#### Görev Metni a:
Aşağıdaki ifadelerin her biri için verilen metinle uyuşup uyuşmadığını evet ya da hayır ile belirtin ve hükmü belirleyen sözcükleri metinden birebir alıntılayın. (i) Karar tarihi 19.03.2018'dir. (ii) Davacı-karşı davalı taraf bir kooperatiftir. (iii) İlk derece mahkemesi davanın reddine hükmetmiştir.

Abaküs Yazılım
13. Hukuk Dairesi
Esas No: 2015/36715
Karar No: 2018/3220
Karar Tarihi: 19.03.2018

Yargıtay 13. Hukuk Dairesi 2015/36715 Esas 2018/3220 Karar Sayılı İlamı

13. Hukuk Dairesi         2015/36715 E.  ,  2018/3220 K.

    "İçtihat Metni"


    MAHKEMESİ :Asliye Hukuk Mahkemesi
    DAVACI-K.DAVALI : T... Ekicileri Kooperatifi vekili avukat ...
    DAVALI-K.DAVACILAR : 1-..., 2-... Danışmanlık Gıda Tur. Nak. İç ve Dış Tic. San. Ltd. Şti.vekili avukat ..., 3-...

    Taraflar arasındaki itirazın iptali davasının yapılan yargılaması sonunda ilamda yazılı nedenlerden dolayı davanın kabulüne yönelik olarak verilen hükmün süresi içinde davalılar-k.davacılardan ... ve Naturel Bir Dan.Ltd.Şti. avukatınca temyiz edilmesi üzerine dosya incelendi gereği konuşulup düşünüldü.

#### Kayıt Alıntıları:
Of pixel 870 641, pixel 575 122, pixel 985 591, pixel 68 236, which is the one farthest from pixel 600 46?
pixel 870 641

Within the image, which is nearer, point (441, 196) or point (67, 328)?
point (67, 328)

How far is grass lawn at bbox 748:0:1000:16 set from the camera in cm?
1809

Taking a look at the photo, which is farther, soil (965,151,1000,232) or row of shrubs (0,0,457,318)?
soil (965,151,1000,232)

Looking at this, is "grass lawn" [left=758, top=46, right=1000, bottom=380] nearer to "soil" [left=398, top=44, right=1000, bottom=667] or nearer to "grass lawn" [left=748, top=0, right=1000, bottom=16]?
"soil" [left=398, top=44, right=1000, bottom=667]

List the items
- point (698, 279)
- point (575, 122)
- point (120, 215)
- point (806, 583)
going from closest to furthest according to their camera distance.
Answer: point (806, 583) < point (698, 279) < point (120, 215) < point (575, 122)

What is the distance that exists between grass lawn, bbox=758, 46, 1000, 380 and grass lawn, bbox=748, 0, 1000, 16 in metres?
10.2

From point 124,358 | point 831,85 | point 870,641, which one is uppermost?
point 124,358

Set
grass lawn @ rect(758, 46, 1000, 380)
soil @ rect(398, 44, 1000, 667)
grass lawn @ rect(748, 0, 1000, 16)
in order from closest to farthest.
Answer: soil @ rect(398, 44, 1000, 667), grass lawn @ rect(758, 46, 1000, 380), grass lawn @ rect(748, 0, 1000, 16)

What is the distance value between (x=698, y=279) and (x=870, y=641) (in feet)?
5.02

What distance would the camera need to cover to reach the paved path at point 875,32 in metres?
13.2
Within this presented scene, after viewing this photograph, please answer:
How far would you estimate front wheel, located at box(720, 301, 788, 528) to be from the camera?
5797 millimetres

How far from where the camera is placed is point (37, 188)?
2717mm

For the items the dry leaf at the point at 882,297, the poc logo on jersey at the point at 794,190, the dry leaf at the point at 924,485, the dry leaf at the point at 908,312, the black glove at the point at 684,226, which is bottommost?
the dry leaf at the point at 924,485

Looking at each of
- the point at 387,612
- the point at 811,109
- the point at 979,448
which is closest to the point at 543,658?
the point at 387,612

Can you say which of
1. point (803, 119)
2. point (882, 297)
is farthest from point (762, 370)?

#### Görev Metni b:
Kayıtlarda "What distance would" ifadesini içeren satırdan kayıtların son satırına kadar, her iki uç dahil, boş satırları atlayarak satırları "No" ve "Satır" sütunlarından oluşan bir Markdown tablosuna dönüştürün.

#### Tam Yanıt a:
(i) Evet: "Karar Tarihi: 19.03.2018"
(ii) Evet: "DAVACI-K.DAVALI : T... Ekicileri Kooperatifi"
(iii) Hayır: "davanın kabulüne yönelik olarak verilen hükmün"

#### Tam Yanıt b:
| No | Satır |
|---|---|
| 1 | What distance would the camera need to cover to reach the paved path at point 875,32 in metres? |
| 2 | 13.2 |
| 3 | Within this presented scene, after viewing this photograph, please answer: |
| 4 | How far would you estimate front wheel, located at box(720, 301, 788, 528) to be from the camera? |
| 5 | 5797 millimetres |
| 6 | How far from where the camera is placed is point (37, 188)? |
| 7 | 2717mm |
| 8 | For the items the dry leaf at the point at 882,297, the poc logo on jersey at the point at 794,190, the dry leaf at the point at 924,485, the dry leaf at the point at 908,312, the black glove at the point at 684,226, which is bottommost? |
| 9 | the dry leaf at the point at 924,485 |
| 10 | Looking at each of |
| 11 | - the point at 387,612 |
| 12 | - the point at 811,109 |
| 13 | - the point at 979,448 |
| 14 | which is closest to the point at 543,658? |
| 15 | the point at 387,612 |
| 16 | Can you say which of |
| 17 | 1. point (803, 119) |
| 18 | 2. point (882, 297) |
| 19 | is farthest from point (762, 370)? |